* Written instruction
List each line of the entries below that contains the string "from".
##### Data provided
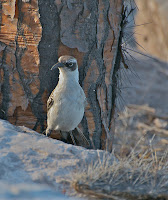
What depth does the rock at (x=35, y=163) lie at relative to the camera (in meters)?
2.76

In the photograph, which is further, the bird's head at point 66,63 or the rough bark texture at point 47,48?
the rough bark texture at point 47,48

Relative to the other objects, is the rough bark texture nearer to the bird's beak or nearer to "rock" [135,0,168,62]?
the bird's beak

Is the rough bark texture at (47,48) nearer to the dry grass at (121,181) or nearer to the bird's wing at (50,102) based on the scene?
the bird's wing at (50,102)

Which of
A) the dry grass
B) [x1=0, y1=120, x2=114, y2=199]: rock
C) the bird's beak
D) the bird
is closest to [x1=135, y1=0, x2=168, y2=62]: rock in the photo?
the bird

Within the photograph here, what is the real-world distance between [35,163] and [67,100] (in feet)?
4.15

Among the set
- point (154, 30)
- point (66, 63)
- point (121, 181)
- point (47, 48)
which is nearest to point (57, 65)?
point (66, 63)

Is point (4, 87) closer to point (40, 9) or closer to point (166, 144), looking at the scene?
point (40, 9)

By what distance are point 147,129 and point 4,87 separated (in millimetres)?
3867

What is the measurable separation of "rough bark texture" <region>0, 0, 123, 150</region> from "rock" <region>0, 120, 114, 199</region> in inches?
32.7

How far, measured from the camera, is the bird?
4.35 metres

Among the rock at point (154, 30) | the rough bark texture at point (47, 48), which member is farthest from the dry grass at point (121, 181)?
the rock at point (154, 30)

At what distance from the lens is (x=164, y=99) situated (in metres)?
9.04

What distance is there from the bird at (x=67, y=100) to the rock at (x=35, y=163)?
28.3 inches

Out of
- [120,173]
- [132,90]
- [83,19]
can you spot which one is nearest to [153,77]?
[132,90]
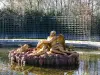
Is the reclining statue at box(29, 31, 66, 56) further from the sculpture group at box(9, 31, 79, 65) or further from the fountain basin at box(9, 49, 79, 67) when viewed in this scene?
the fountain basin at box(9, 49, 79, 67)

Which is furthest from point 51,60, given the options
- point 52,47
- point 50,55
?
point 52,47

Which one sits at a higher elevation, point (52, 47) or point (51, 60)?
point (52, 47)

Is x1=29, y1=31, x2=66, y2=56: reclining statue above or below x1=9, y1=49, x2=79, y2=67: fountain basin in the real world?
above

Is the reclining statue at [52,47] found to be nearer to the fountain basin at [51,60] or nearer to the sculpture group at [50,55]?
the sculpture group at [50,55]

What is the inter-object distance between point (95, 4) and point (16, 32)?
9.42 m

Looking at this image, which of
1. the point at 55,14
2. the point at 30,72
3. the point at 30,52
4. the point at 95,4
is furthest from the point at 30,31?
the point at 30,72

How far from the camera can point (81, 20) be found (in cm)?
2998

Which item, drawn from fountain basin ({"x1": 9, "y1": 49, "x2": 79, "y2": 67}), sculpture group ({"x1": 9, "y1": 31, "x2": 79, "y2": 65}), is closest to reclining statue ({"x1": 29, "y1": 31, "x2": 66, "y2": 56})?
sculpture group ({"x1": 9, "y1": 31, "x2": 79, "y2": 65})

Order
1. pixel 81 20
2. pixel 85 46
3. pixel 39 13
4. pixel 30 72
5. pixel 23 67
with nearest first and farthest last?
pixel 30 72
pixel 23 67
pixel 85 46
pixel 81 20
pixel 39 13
##########
##### Data provided
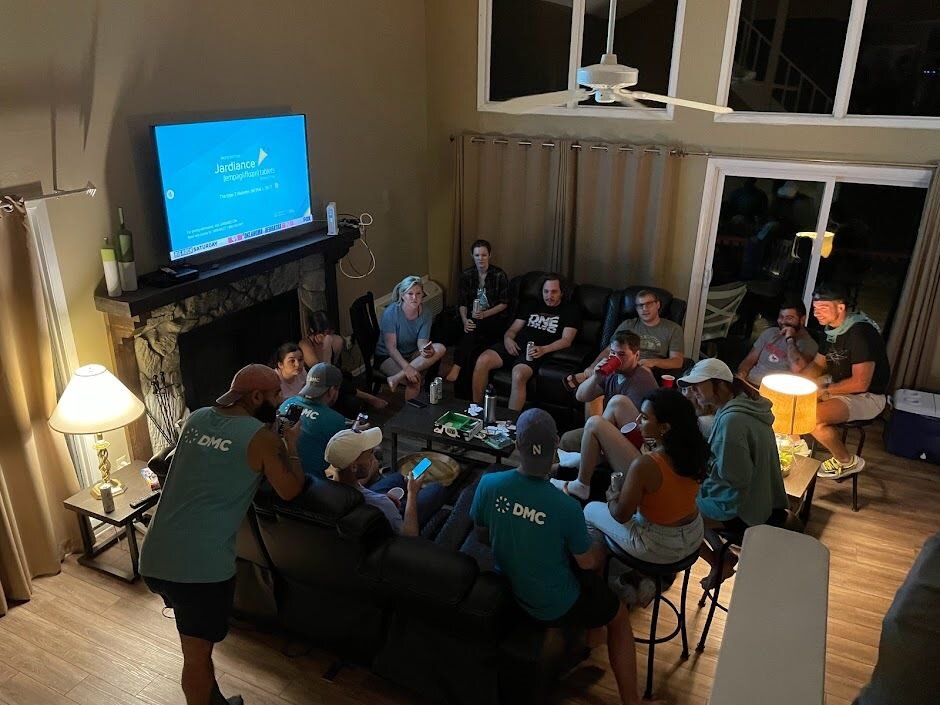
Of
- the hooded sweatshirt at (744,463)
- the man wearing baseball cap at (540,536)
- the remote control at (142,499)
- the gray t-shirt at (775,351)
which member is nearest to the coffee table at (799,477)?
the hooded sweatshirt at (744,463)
##########
* Answer to the problem
What is the measurable separation of "rough bark texture" <region>0, 0, 123, 150</region> from "rock" <region>0, 120, 114, 199</region> in inches?
How far, measured from the camera, is the bird?
Among the rock at point (154, 30) | the rough bark texture at point (47, 48), which member is farthest from the dry grass at point (121, 181)?
At what distance from the lens is (x=164, y=99) situated (in metres)?
What distance is there from the bird at (x=67, y=100) to the rock at (x=35, y=163)?
Is the reclining statue at box(29, 31, 66, 56) further from the sculpture group at box(9, 31, 79, 65) or further from the fountain basin at box(9, 49, 79, 67) when viewed in this scene?
Which is furthest from point 51,60, given the options
is furthest from the point at 30,31?
How far from the camera can point (81, 20) be found (in cm)?
Which item, drawn from fountain basin ({"x1": 9, "y1": 49, "x2": 79, "y2": 67}), sculpture group ({"x1": 9, "y1": 31, "x2": 79, "y2": 65}), is closest to reclining statue ({"x1": 29, "y1": 31, "x2": 66, "y2": 56})?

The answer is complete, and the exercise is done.